Bauerschmidt recently attended a trade show in Boston where a female speaker talked about women's productive health. At another event, a global initiative pitch competition where he served as a judge, a woman from India spoke about menstruation and the lack of care for women in the country.
"It's important for these voices to get in the med device world," he said. "Every industry has its kind of old boys network or something, and it's changing. But it's not changing quick enough, and it's nice to see these voices get elevated."
For a while, those who understood the blueprint to starting companies around new medical products were engineers, scientists and other executives working at companies like Medtronic and 3M who eventually stepped out on their own, said Bauerschmidt and his co-founder Mark Oreschnick.
But it's now more common to see recent college graduates starting companies, clinicians and nurses launch digital health ventures or surgeons follow-through on their ideas for a new surgical device,
A generational shift is brewing, with younger, more diverse entrepreneurs — many of them women — entering the industry, Jaskulke said.
"The group of entrepreneurs looks very different from what it did 10 or 20 years ago," he said. "We've added a whole group of people into the mix which has made the pool much larger than it used to be."
Nurture and expand
Through Thursday, those individuals will network with other professionals, learn strategies from experts and discover ways to commercialize their inventions as part of Twin Cities Startup Week. Bauerschmidt and Oreschnick have created three medical-focused events for Startup Week and said nurturing and expanding the state's med-tech ecosystem is a goal for this year's programming.
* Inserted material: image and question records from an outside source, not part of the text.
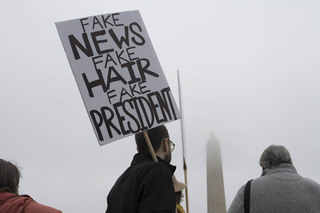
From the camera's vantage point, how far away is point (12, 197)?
368 cm

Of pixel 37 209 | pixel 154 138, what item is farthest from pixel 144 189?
pixel 37 209

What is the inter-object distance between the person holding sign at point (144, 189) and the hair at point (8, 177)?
0.80 metres

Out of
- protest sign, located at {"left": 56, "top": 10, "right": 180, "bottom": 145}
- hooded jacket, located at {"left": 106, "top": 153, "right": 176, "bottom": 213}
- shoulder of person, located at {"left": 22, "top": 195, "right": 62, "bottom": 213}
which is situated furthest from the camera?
protest sign, located at {"left": 56, "top": 10, "right": 180, "bottom": 145}

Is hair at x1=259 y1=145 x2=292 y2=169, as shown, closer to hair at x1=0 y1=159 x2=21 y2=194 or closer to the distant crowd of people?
the distant crowd of people

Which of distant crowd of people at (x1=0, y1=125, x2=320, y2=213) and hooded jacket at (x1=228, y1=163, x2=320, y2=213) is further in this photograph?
hooded jacket at (x1=228, y1=163, x2=320, y2=213)

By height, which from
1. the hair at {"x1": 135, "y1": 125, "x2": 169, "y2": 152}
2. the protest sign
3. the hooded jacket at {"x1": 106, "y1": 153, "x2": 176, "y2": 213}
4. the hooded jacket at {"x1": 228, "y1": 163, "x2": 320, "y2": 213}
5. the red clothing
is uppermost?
the protest sign

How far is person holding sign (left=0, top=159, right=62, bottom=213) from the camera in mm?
3559

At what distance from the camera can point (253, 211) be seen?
4172 millimetres

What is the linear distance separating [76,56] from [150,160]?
3.73 ft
Their monthly networking group for medical device professionals launched this past April and will host Startup Week attendees Monday evening. It has grown to roughly 500 people, an indicator of how strong the device and health technology community is in the Twin Cities.
"It's impressive how quickly people are jumping into it," said Bauerschmidt, also co-founder of Prevailing Medical, a Maple Grove-based service provider doing research and development for early stage, small and midsize medical device companies, particularly those in the catheter-based device space.
Job recruiters are known to flood their laid-back socials, Oreschnick said, but one of the other main draws is the opportunity to network and pick the brains of other professionals. To put those one-on-one type conversations into a learning environment, they designed their two other events to give attendees an overview of what to expect when building a medical device startup, options on how to manufacture the device and regulations they need to know.
"We just want to open people's eyes," said Oreschnick, who runs his own consulting firm for medical device startups. "Med device startups are not a quick sell. This is a long process. It's really expensive. You need to understand how many pieces there are to this puzzle."
In 2015, the Smithsonian National Museum of American History honored Minnesota as one of its "Places of Innovation", referring to the state by the name of its trade group association, Medical Alley.
It's fundamentally important to the state's economy and its demographics that the vibrancy and energy of the medical and health technology cluster serve as an attraction tool, Jaskulke said.
"I think that's probably the biggest potential impact, if we can break out of our bubble as the state becomes seen as the tech hub that we are," he said. "I would argue we already are a startup tech hub. Now the story has to catch up with it nationally and globally."